"Yes! I did not know it at the time, but we found her afterwards, Jean Bènard and I. It was a dreadful discovery. Jean had come back to his cabin, hoping to marry her, and she had died for me!"

"Oh," sobbed Helen in a sudden accession of grief. "I would have done as much!"

"I know," answered Stane quietly.

"And last night when you were in the wood together, and I heard your voices, I was jealous of that girl; last night and at other times."

"But," said the man, a note of wonder in his voice, "there was no need, Helen. You must know that?"

"Oh yes, I know it now. But she was very beautiful and Gerald Ainley had suggested that you—that you——. And I am sure that she loved you. But not more than I, though she died for you!"
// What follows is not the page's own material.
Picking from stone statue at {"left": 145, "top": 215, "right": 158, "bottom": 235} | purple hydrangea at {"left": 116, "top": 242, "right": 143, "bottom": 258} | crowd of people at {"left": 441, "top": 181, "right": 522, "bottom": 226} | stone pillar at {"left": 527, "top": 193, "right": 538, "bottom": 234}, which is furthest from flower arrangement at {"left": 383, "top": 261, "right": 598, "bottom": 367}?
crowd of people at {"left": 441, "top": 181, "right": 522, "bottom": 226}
"I am very sure of that," answered Stane, earnestly, putting his arm about her and trying to comfort her.

Helen sobbed convulsively. "I shall always be grateful to her, though I was jealous of her. She saved you—for me—and she was only an Indian girl."
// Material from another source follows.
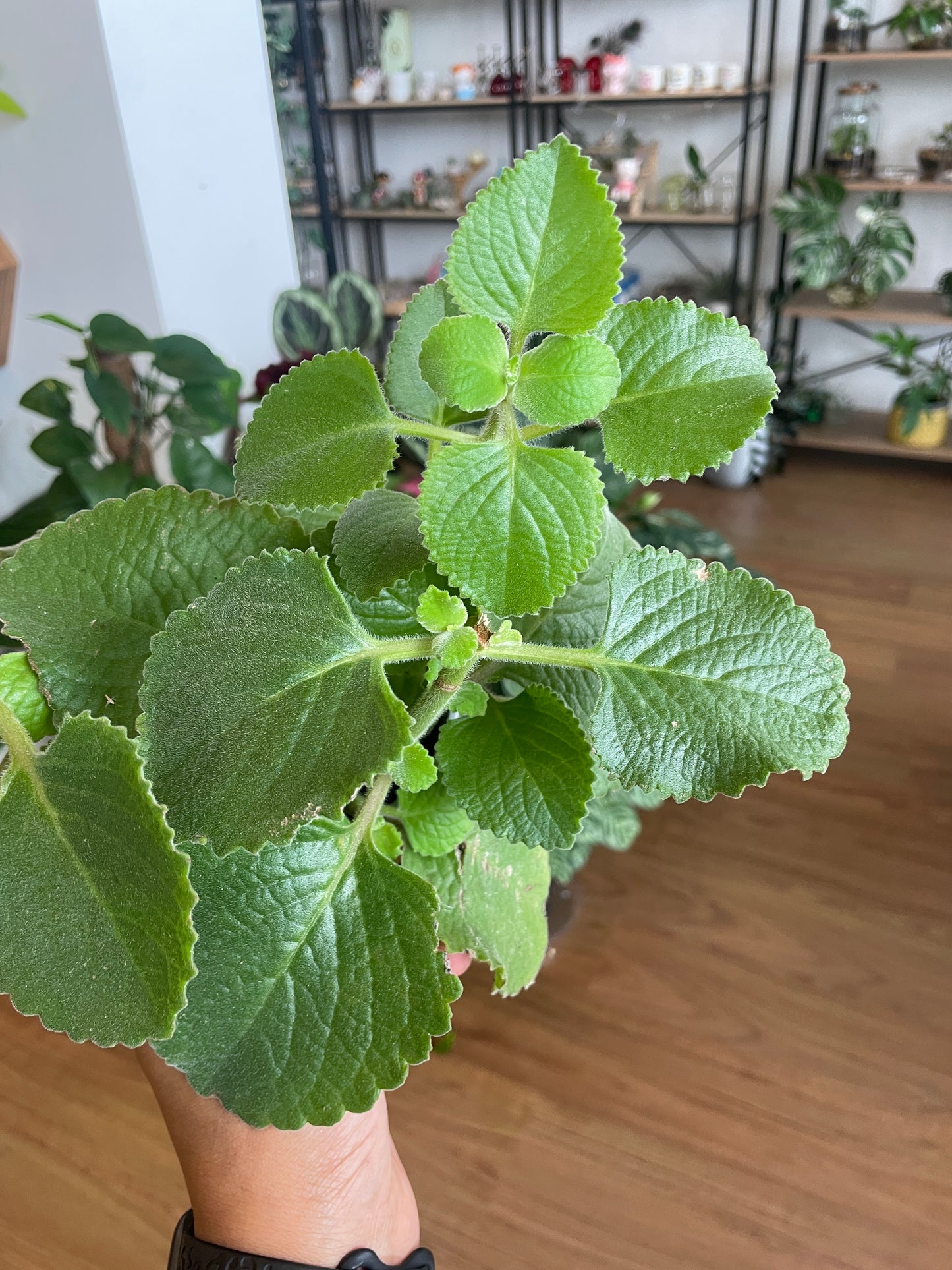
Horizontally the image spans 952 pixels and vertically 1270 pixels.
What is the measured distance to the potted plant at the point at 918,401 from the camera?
246 cm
"She had a heart of gold," said Stane. "She came to warn me and then stayed to do what she did!" Both were silent for a long time, the girl thinking of Miskodeed in her flashing beauty, the other of Jean, bent over the cold face of his dead love, and then Helen spoke again.

"But tell me! The attack on the cabin, was that man who captured me—that man Chigmok—was he the inspirer of that?"